• **Required action**
Copy every one of the records below word for word, without changing or leaving out anything.

• **Input data**
++++++++
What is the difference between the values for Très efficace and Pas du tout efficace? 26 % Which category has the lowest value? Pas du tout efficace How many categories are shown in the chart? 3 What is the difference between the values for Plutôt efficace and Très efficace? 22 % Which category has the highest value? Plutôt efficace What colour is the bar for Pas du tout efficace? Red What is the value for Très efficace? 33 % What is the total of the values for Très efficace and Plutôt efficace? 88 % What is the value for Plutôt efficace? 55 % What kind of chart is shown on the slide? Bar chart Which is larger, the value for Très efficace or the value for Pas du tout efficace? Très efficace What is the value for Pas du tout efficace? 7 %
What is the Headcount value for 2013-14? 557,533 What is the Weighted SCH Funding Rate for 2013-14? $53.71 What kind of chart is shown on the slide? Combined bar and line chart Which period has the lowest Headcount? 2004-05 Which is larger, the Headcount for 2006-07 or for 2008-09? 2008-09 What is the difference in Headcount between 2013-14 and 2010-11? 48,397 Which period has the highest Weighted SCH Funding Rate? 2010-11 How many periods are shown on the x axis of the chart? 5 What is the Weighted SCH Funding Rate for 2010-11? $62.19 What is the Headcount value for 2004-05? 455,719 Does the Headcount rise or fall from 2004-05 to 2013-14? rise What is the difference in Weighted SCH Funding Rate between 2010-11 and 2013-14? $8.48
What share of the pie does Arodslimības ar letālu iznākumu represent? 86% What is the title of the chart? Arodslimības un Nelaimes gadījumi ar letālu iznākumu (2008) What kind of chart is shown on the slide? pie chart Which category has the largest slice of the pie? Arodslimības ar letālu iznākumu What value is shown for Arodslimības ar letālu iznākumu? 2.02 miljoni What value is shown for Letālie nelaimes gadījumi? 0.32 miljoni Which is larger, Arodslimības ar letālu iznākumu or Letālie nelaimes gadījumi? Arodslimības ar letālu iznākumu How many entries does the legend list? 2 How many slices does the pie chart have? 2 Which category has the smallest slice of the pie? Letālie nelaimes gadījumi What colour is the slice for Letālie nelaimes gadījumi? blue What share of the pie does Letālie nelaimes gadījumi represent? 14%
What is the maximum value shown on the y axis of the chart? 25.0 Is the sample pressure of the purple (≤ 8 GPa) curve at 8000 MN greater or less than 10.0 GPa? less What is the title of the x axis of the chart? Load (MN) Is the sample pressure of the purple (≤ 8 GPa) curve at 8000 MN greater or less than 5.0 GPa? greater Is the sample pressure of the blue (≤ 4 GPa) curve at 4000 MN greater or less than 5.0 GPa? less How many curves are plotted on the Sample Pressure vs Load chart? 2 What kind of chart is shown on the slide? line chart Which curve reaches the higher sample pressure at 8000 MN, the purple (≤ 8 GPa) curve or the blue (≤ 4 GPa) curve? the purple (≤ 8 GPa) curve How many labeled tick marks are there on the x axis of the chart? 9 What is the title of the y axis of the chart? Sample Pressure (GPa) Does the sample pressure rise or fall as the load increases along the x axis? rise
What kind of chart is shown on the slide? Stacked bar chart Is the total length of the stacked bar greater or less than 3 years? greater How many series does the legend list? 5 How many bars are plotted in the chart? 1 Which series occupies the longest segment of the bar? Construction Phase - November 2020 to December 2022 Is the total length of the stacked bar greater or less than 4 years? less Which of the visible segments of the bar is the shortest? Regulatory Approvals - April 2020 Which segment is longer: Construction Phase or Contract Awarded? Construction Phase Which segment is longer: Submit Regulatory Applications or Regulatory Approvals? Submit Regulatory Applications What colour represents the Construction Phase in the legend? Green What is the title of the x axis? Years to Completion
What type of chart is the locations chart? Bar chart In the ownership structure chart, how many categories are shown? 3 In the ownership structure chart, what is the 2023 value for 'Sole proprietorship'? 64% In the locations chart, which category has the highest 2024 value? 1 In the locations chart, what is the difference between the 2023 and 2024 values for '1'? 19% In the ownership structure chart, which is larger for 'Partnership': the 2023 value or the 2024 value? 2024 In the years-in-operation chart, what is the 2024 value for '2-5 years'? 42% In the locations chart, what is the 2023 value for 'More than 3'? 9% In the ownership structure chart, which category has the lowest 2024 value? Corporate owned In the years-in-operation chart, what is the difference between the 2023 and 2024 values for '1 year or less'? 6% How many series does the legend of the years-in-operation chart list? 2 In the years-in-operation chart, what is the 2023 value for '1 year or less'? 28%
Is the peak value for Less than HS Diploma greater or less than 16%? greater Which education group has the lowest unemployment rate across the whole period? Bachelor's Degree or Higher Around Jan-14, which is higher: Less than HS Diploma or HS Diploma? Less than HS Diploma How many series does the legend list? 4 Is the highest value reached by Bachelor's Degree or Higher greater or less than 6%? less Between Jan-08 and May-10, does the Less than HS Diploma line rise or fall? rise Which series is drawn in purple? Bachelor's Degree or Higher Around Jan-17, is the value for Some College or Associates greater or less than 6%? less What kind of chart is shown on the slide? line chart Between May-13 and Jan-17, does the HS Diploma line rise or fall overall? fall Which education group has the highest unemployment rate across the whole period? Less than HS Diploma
++++++++
• **Result of the task**
What is the difference between the values for Très efficace and Pas du tout efficace? 26 % Which category has the lowest value? Pas du tout efficace How many categories are shown in the chart? 3 What is the difference between the values for Plutôt efficace and Très efficace? 22 % Which category has the highest value? Plutôt efficace What colour is the bar for Pas du tout efficace? Red What is the value for Très efficace? 33 % What is the total of the values for Très efficace and Plutôt efficace? 88 % What is the value for Plutôt efficace? 55 % What kind of chart is shown on the slide? Bar chart Which is larger, the value for Très efficace or the value for Pas du tout efficace? Très efficace What is the value for Pas du tout efficace? 7 %
What is the Headcount value for 2013-14? 557,533 What is the Weighted SCH Funding Rate for 2013-14? $53.71 What kind of chart is shown on the slide? Combined bar and line chart Which period has the lowest Headcount? 2004-05 Which is larger, the Headcount for 2006-07 or for 2008-09? 2008-09 What is the difference in Headcount between 2013-14 and 2010-11? 48,397 Which period has the highest Weighted SCH Funding Rate? 2010-11 How many periods are shown on the x axis of the chart? 5 What is the Weighted SCH Funding Rate for 2010-11? $62.19 What is the Headcount value for 2004-05? 455,719 Does the Headcount rise or fall from 2004-05 to 2013-14? rise What is the difference in Weighted SCH Funding Rate between 2010-11 and 2013-14? $8.48
What share of the pie does Arodslimības ar letālu iznākumu represent? 86% What is the title of the chart? Arodslimības un Nelaimes gadījumi ar letālu iznākumu (2008) What kind of chart is shown on the slide? pie chart Which category has the largest slice of the pie? Arodslimības ar letālu iznākumu What value is shown for Arodslimības ar letālu iznākumu? 2.02 miljoni What value is shown for Letālie nelaimes gadījumi? 0.32 miljoni Which is larger, Arodslimības ar letālu iznākumu or Letālie nelaimes gadījumi? Arodslimības ar letālu iznākumu How many entries does the legend list? 2 How many slices does the pie chart have? 2 Which category has the smallest slice of the pie? Letālie nelaimes gadījumi What colour is the slice for Letālie nelaimes gadījumi? blue What share of the pie does Letālie nelaimes gadījumi represent? 14%
What is the maximum value shown on the y axis of the chart? 25.0 Is the sample pressure of the purple (≤ 8 GPa) curve at 8000 MN greater or less than 10.0 GPa? less What is the title of the x axis of the chart? Load (MN) Is the sample pressure of the purple (≤ 8 GPa) curve at 8000 MN greater or less than 5.0 GPa? greater Is the sample pressure of the blue (≤ 4 GPa) curve at 4000 MN greater or less than 5.0 GPa? less How many curves are plotted on the Sample Pressure vs Load chart? 2 What kind of chart is shown on the slide? line chart Which curve reaches the higher sample pressure at 8000 MN, the purple (≤ 8 GPa) curve or the blue (≤ 4 GPa) curve? the purple (≤ 8 GPa) curve How many labeled tick marks are there on the x axis of the chart? 9 What is the title of the y axis of the chart? Sample Pressure (GPa) Does the sample pressure rise or fall as the load increases along the x axis? rise
What kind of chart is shown on the slide? Stacked bar chart Is the total length of the stacked bar greater or less than 3 years? greater How many series does the legend list? 5 How many bars are plotted in the chart? 1 Which series occupies the longest segment of the bar? Construction Phase - November 2020 to December 2022 Is the total length of the stacked bar greater or less than 4 years? less Which of the visible segments of the bar is the shortest? Regulatory Approvals - April 2020 Which segment is longer: Construction Phase or Contract Awarded? Construction Phase Which segment is longer: Submit Regulatory Applications or Regulatory Approvals? Submit Regulatory Applications What colour represents the Construction Phase in the legend? Green What is the title of the x axis? Years to Completion
What type of chart is the locations chart? Bar chart In the ownership structure chart, how many categories are shown? 3 In the ownership structure chart, what is the 2023 value for 'Sole proprietorship'? 64% In the locations chart, which category has the highest 2024 value? 1 In the locations chart, what is the difference between the 2023 and 2024 values for '1'? 19% In the ownership structure chart, which is larger for 'Partnership': the 2023 value or the 2024 value? 2024 In the years-in-operation chart, what is the 2024 value for '2-5 years'? 42% In the locations chart, what is the 2023 value for 'More than 3'? 9% In the ownership structure chart, which category has the lowest 2024 value? Corporate owned In the years-in-operation chart, what is the difference between the 2023 and 2024 values for '1 year or less'? 6% How many series does the legend of the years-in-operation chart list? 2 In the years-in-operation chart, what is the 2023 value for '1 year or less'? 28%
Is the peak value for Less than HS Diploma greater or less than 16%? greater Which education group has the lowest unemployment rate across the whole period? Bachelor's Degree or Higher Around Jan-14, which is higher: Less than HS Diploma or HS Diploma? Less than HS Diploma How many series does the legend list? 4 Is the highest value reached by Bachelor's Degree or Higher greater or less than 6%? less Between Jan-08 and May-10, does the Less than HS Diploma line rise or fall? rise Which series is drawn in purple? Bachelor's Degree or Higher Around Jan-17, is the value for Some College or Associates greater or less than 6%? less What kind of chart is shown on the slide? line chart Between May-13 and Jan-17, does the HS Diploma line rise or fall overall? fall Which education group has the highest unemployment rate across the whole period? Less than HS Diploma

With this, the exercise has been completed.